Should estrogen therapy be given to postmenopausal women?
This has been an area of controversy since the completion of the Women’s Health Initiative (WHI) trials almost 15 years ago. Similar to debates about testosterone supplementation, there is ongoing controversy regarding criteria for who should be treated (e.g., age, years menopausal, symptomatic), by what formulation (e.g., conjugated estrogens versus estradiol, progesterone versus medroxyprogesterone acetate [MPA], continuous versus intermittent progestins), at what dose (e.g., fixed dose versus targeted serum estradiol levels), by what route (i.e., oral, transdermal, transvaginal), and for what length of time. The WHI trials generated important results but raised equally important questions. The risks of oral conjugated estrogens vary, depending on whether they are used with or without MPA, with a more favorable risk profile when estrogen is used alone. The WHI trials appear to support the “timing hypothesis,” that cardiovascular benefits may occur when therapy is initiated near the time of menopause, whereas initiating hormone treatment after 10 or more years of estrogen deficiency may increase risk for cardiovascular events.
The loss of estrogen with menopause appears to be linked with deleterious changes in body composition, including increased central fat accumulation and decreased bone mineral density, which translate long term into increased risk for CVD and fractures. Additionally, the loss of estrogen is associated with hot flashes, decreased sleep quality, vaginal dryness, and worsening of mood disturbances, the sum of which equals decreased quality of life for many women.
In the North American Menopause Society (NAMS) 2017 hormone therapy position statement, hormone therapy is indicated (and approved by the FDA) as first-line therapy for relief of vasomotor symptoms (VMSs) and genitourinary syndrome of menopause (e.g., vaginal atrophy). Hormone therapy is also indicated and FDA approved for use in women with elevated risk for bone loss and fractures, and in those with hypoestrogenism caused by hypogonadism, surgical menopause, or primary ovarian insufficiency.
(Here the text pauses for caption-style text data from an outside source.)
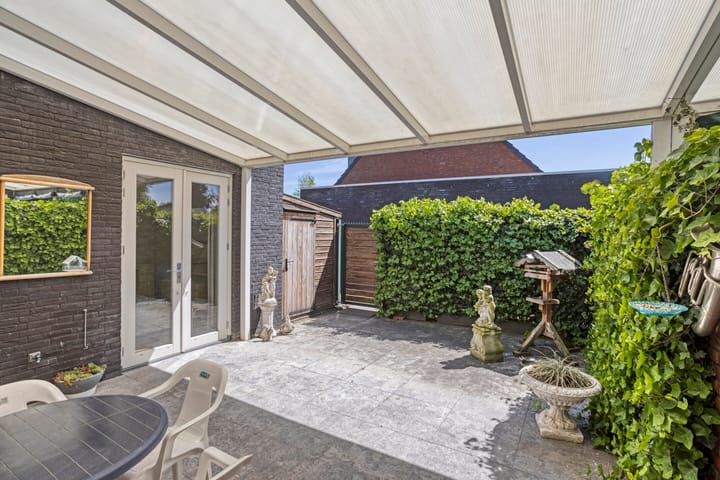 Photo 28 of Meester Caelersstraat 14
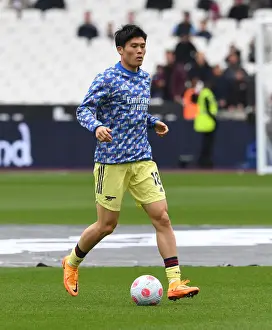Arsenal's Tomiyasu Warms Up Ahead of West Ham Clash in Premier League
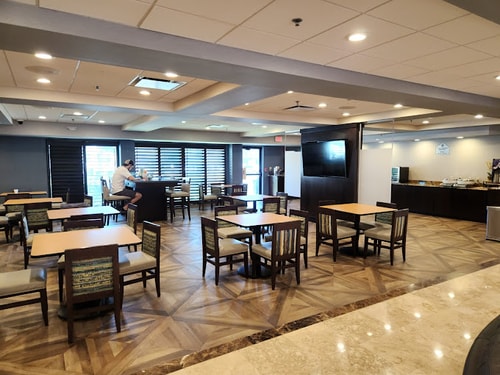 King Room Near Tennis Courts ORL 5 Luxury Bookings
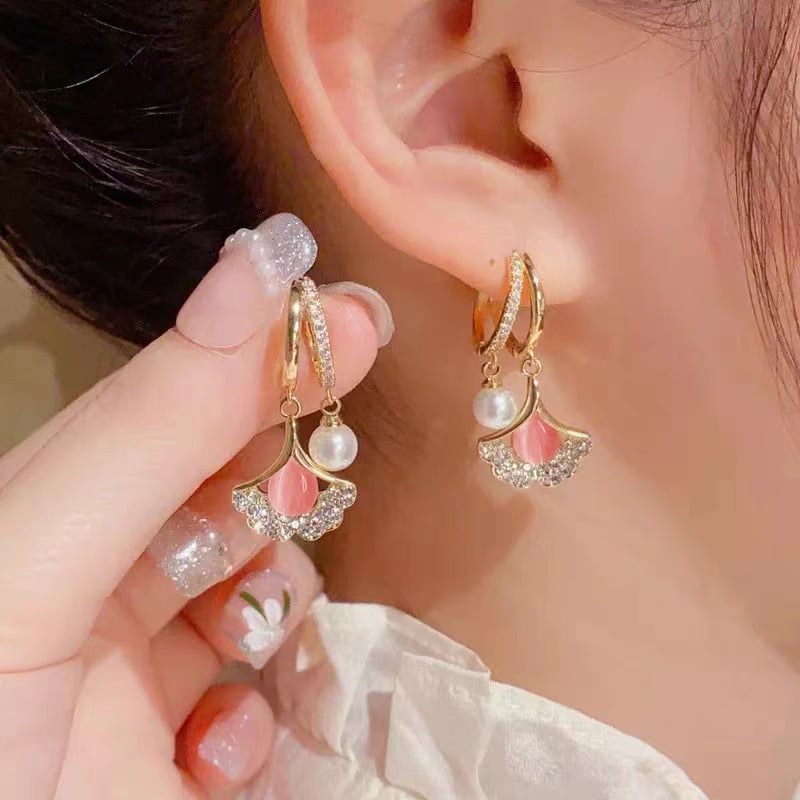 💕Pearl Earrings with Apricot Leaf Detail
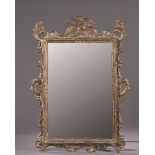 Miroir rectangulaire de forme chantournée en bois mouluré, sculpté et doré, à [...]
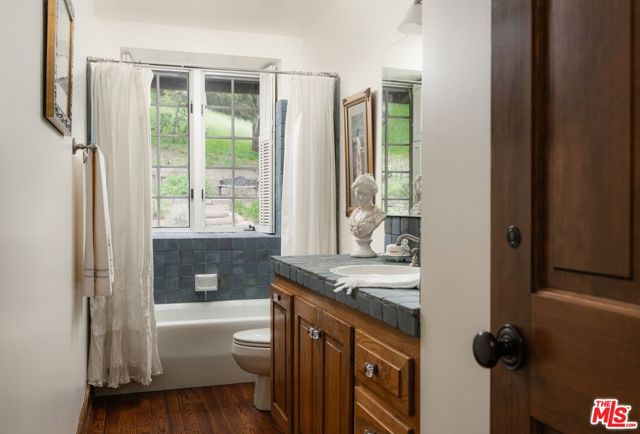 4385 Via Presada, Santa Barbara CA: https://media.crmls.org/mediaz/674e8c6e-0266-4513-8c12-34a711101594.jpg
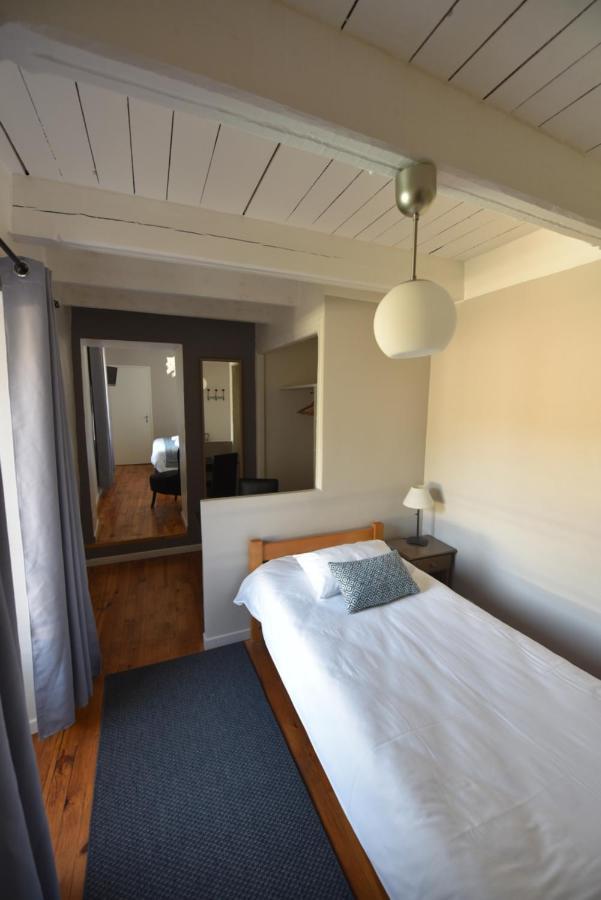 Hotel Restaurant La Calade Octon ภายนอก รูปภาพ
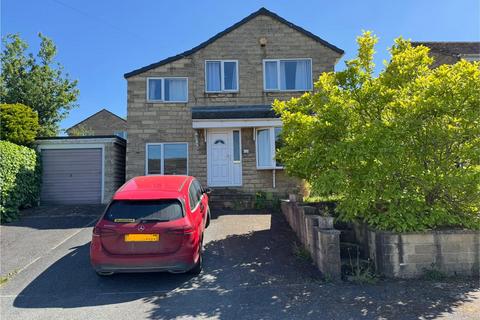 3 bedroom detached house for sale, Moorlands View, Clayton West, HD8 9QH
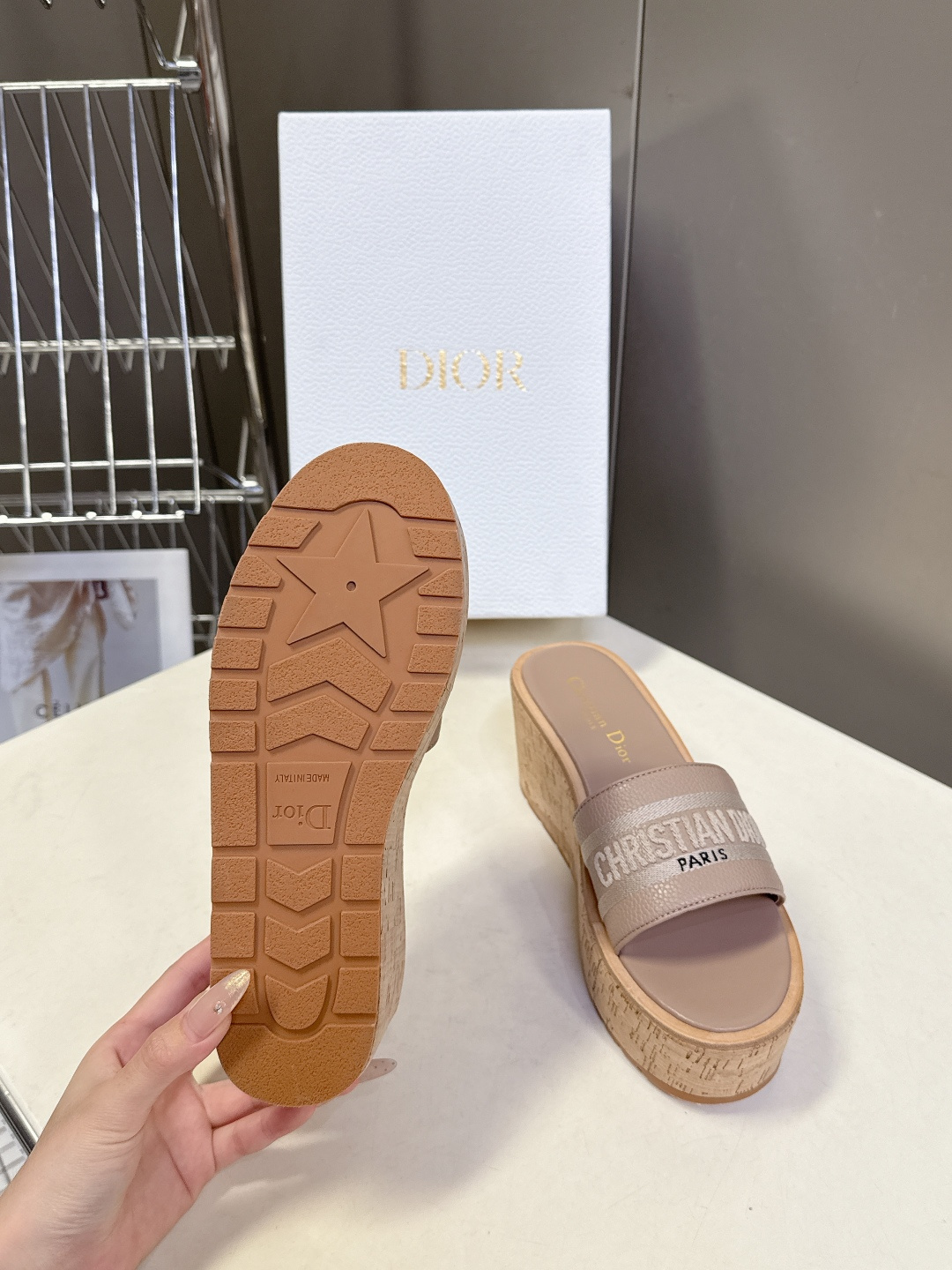 Dior迪奥2026春夏最新款厚底拖鞋 超多明星网红种草 春夏必备厚底设计瞬间拉满身高 CD字母logo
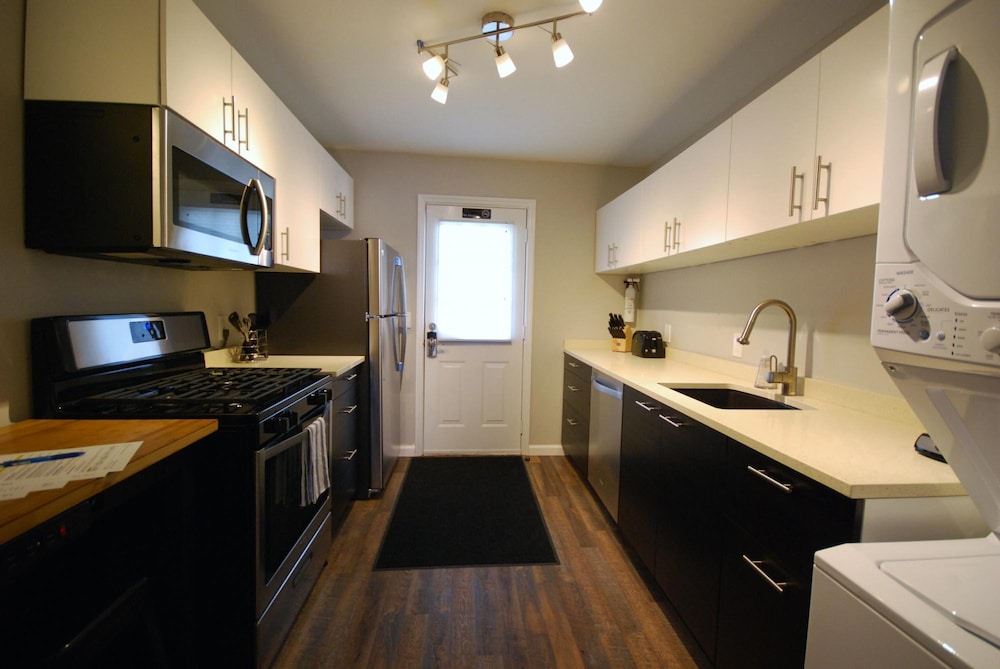 B1bc Affordable Hotel alternative Perfect for Long Term Stay - photo 4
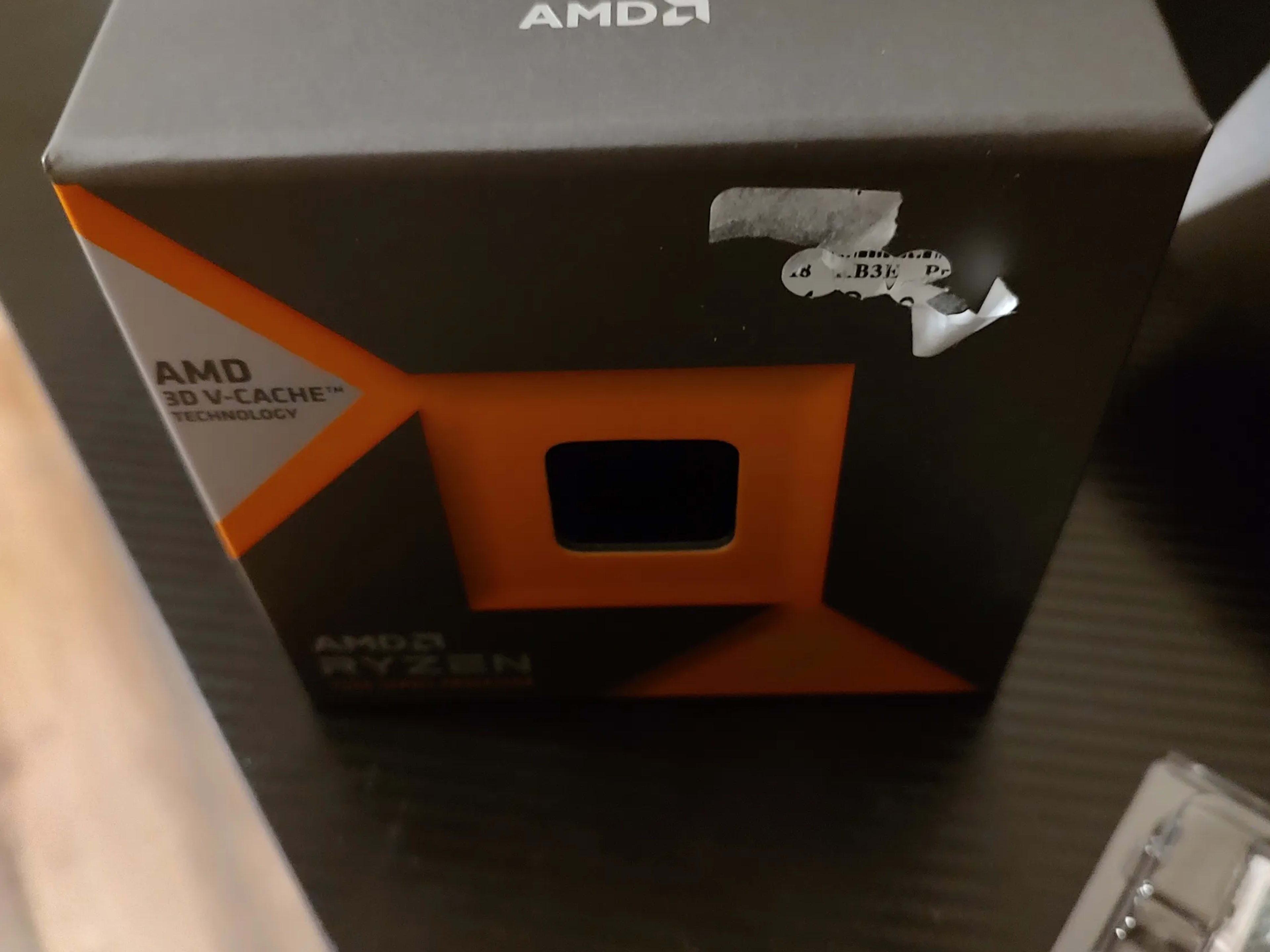 AMD Ryzen 7 7800X3D CPUと元箱 AMD Ryzen 7 7800X3D CPUと元箱 AMD Ryzen 7 7800X3D BOX｜CPU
The risks of hormone therapy may differ depending on type, dose, route of administration, duration of use, timing of initiation, and whether a progestin is used. For example, transdermal estradiol appears to be associated with fewer thromboembolic events than oral estrogens. Because the use of continuous conjugated estrogens plus MPA was associated with an increased incidence of invasive breast cancer in the WHI trial (whereas use of conjugated estrogens alone was not), intermittent progesterone may be a better alternative for endometrial protection. The NAMS recommends hormone therapy be individualized with respect to appropriate treatment type and duration to maximize benefits and minimize risks, with periodic reevaluation of the benefits and risks of therapy. Discontinuation of systemic hormone therapy in women age ≥65 years for safety reasons is not supported by evidence. Decisions to continue hormone therapy use in older women should be judged on an individual basis for quality of life, persistent VMSs, and/or prevention of bone loss and fractures, with appropriate evaluation of risks. Ultimately, a discussion of whether or not to use hormone therapy should be incorporated into recommendations for lifestyle modifications to manage menopausal symptoms and risk for age-associated chronic diseases.